There were no daily newspapers, not even CNN or Fox News, but we knew friends back home were shopping for bottled water, plastic sheeting and duct tape. Somewhere beyond the sun and sand, and under the same blue sky, frustrated inspectors were looking for gruesome weapons of mass destruction buried somewhere inside the earth. Young men and women, who not so long ago were tykes like these running on the beach before us, were digging for shelter in sand not unlike the sand where we spread a blanket every morning.
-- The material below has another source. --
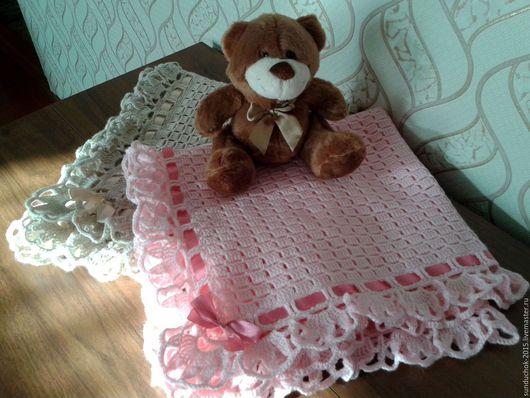 Пледы и одеяла ручной работы. Ярмарка Мастеров - ручная работа. Купить Детский вязаный ажурный плед с атласной лентой крючком + подарок. Handmade.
Even in this idyllic place, tempers occasionally flared over the breakfast table. Adult children who live in Berlin, having absorbed the German zeitgeist, argued that George W. is too quick on the draw, too much in a hurry to get to war. Those of us from Washington held our tongues in the interests of family peace, impatient with their naïve green sentiments.
We finally declared a moratorium on discussions of war to prevent every gathering around the table from becoming a skirmish in an uncivil war. We busied our attention with local problems: traffic jams at the Red Hook harbor, overpriced food, the lack of fresh fish in the markets. We absorbed some local history, learning that our idyllic island was not immune to evil. The Danes who ruled St. Thomas for more than two centuries grew rich with regular shipments of slaves. Today the harbors are drop-offs for trade in illegal immigrants and drugs.
Time, of course, decorates history with nostalgia and romance. Where Sir Francis Drake looked out for enemy ships approaching his fleet, we enjoyed a breathtaking panorama at dusk. A medieval-like castle named for Blackbeard is said to have been the home of pirates who lived by plundering ships of silver and gold on their way to Spain. True or not, we believed it. (We were paying for it.)
But at last it was time to return to the world. The airport reminded us once more of the grim new era we live in, that our entire clan of 10 could be obliterated in an instant. We were especially understanding when a security agent asked us to take off our shoes.
The trip home was wretched. We left late and arrived late, circling Reagan National Airport for an hour while the pilot searched for a hole in the clouds and the fog. A suitcase was lost. The taxis had all gone home. We dragged bags upon bags to the Metro station and when we got to our station the escalator was out of order. When we made it to the street level there was all the ice and snow and slush we had spent the week being smugly oblivious of. We slipped and sloshed several blocks through the remnants of the storm.
But did we complain? Not a peep. Timing is everything, and luck is relative.